NAIROBI (Kenya): Two major carbon credit initiatives in Kenya are under scrutiny as disputes with Indigenous communities raise questions about the credibility and social impact of the country’s carbon market strategy. Kenya’s government has positioned voluntary carbon credits as a key source of climate finance, aiming to fund about 80 per cent of its national climate plan and promote the sector as a significant export.
Verra, the leading global certification agency of carbon credits, has once again suspended the Northern Kenya Rangelands Carbon Project (NKRCP) pending review after a Kenyan court earlier this year ruled that two conservancies established by the Northern Rangelands Trust (NRT) were set up unconstitutionally because of flawed community consent and breaches of land law. The suspension follows an earlier pause and highlights ongoing concerns about land governance and rights in carbon projects.
Tensions have also flared in Kajiado County over the Kajiado Rangeland Carbon Project (KRCP), a large soil carbon initiative covering Indigenous grazing lands. Protests by Maasai community members disrupted efforts to formalize a 40-year lease on a significant tract of land, with opponents arguing that consent procedures were improper and that agreements were secured under misleading conditions. Supporters within the community argue the project’s grazing management could improve climate resilience and provide income.

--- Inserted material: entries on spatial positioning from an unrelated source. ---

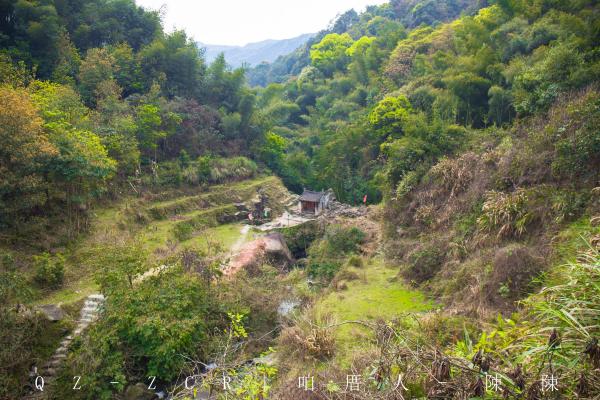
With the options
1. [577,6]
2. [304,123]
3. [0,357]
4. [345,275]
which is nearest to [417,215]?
[345,275]

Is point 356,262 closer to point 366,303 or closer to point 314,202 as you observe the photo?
point 366,303

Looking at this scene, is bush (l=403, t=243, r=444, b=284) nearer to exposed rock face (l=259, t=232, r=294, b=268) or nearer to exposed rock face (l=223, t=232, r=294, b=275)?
exposed rock face (l=223, t=232, r=294, b=275)

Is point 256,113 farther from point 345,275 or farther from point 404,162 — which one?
point 345,275

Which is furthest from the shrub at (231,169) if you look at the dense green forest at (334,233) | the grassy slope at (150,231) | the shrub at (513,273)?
the shrub at (513,273)

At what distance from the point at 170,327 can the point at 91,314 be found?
2872 mm

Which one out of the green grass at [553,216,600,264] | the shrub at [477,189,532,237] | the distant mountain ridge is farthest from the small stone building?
the distant mountain ridge

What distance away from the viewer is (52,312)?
8844 mm

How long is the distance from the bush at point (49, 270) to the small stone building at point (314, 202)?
1385 cm

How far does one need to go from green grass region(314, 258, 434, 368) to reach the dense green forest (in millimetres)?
67

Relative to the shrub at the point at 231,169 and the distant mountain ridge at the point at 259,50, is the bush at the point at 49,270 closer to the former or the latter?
the shrub at the point at 231,169

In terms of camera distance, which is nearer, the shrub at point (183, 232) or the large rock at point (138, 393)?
the large rock at point (138, 393)

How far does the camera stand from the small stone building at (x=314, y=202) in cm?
2208

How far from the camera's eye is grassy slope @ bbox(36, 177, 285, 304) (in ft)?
34.6

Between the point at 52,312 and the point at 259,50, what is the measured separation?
130 meters
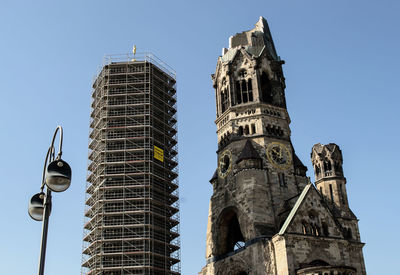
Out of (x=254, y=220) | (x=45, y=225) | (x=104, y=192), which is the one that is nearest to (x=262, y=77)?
(x=254, y=220)

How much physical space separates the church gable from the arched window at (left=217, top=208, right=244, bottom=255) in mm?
7737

Kenya has faced repeated climate related shocks, including droughts and floods, intensifying pressure to mobilize climate finance. The government has promoted a new legal framework intended to ensure host communities receive at least 40 per cent of carbon revenues. However, land rights activists and analysts warn that weak communication with local people and inadequate safeguards could undermine both community rights and environmental integrity as the sector expands.
Carbon markets are also globally contested, with critics questioning whether offset schemes deliver genuine emissions reductions or simply allow polluters to continue high emissions while perpetuating inequalities between wealthy buyers and vulnerable local communities. Kenya’s experience underscores the challenge of balancing climate finance ambitions with the rights and livelihoods of Indigenous land stewards.